INSTRUCTIONS —
1 - Answer these questions about the forum thread on a gift from MakoPat:
(a) What mix do the instructions say to put on the disc?
(b) In which state was the coffee Tag received grown?
(c) Which of MakoPat's three test shots hit the chainlink fence post?
2 - Carry on the forum thread on a gift from MakoPat, starting after its last post.

DOCUMENT EXCERPT —
* * * * * * *
# An awesome gift from MakoPat



## Tag (Jun 11, 2014)

. I had eliminated several bumble bees this summer, and when our great nephew Max found out he schooled me in how the bees pollinated plants so we could eat. MakoPat built this bee attracter so Max could take it to school to show his teacher, and help get in good with Max???????? I also received some coffee grown in Tennessee????. Thank you MakoPat. The instructions say to put 1 part sugar and 4 parts distilled water on the disc. The coffee taste great????


----------



## MakoPat (Mar 12, 2018)

Show Tell! I wish adults were excited about learning. 
Tag, let me know how you like that orange band material. 
I have yet to actually shoot with it. But the test shots at night with a hdpe pfs were pretty good. 
1st shot and 3rd shot out of 3 hit a chainlink fence post about 35'. I like the sound... but the neighbors do not. Hahaha...


----------



## mattwalt (Jan 5, 2017)

Thats super cool of MP.


----------



## Buckskin Dave (Apr 4, 2018)

That's pretty cool Tag. Pat is the man as always. :thumbsup:


----------



## ForkLess (Aug 15, 2018)

Buckskin Dave said:


> That's pretty cool Tag. Pat is the man as always. :thumbsup:


 nice! We love bees.
* * * * * * *
EXTRACTED DATA —
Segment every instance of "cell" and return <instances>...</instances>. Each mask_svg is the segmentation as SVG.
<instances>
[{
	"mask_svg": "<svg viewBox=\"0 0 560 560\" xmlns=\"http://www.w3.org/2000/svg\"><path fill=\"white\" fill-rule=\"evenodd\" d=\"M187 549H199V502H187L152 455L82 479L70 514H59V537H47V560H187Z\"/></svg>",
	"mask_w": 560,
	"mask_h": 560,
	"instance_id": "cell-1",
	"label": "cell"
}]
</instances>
* * * * * * *
EXPECTED OUTPUTS —
1 -
(a) 1 part sugar and 4 parts distilled water.
(b) Tennessee.
(c) The 1st and 3rd shots.

2 -
----------



## Tag (Jun 11, 2014)

MakoPat is an amazing gentleman I Shot the orange bands, they are amazing


----------



## BushpotChef (Oct 7, 2017)

MakoPat is a solid, kind hearted sage. Awesome little pkg, take care of our bees Tag! Glad Max was able to teach others about them, without the bees were all screwed lol. As for that orange precise, my dieringer PFS that Pat just sent me came with some attached. I can say after about 150 marbles that this stuff works great. I took it for a walk to the store and in 8° C it was shooting just like indoors at 22° C - frankly I couldnt stop giggling LOL. 

Nice haul Tag enjoy!

Sent using two thumbs and Tapatalk.


----------



## Tag (Jun 11, 2014)

Max’s teacher was impressed by Max bringing the bee attracter.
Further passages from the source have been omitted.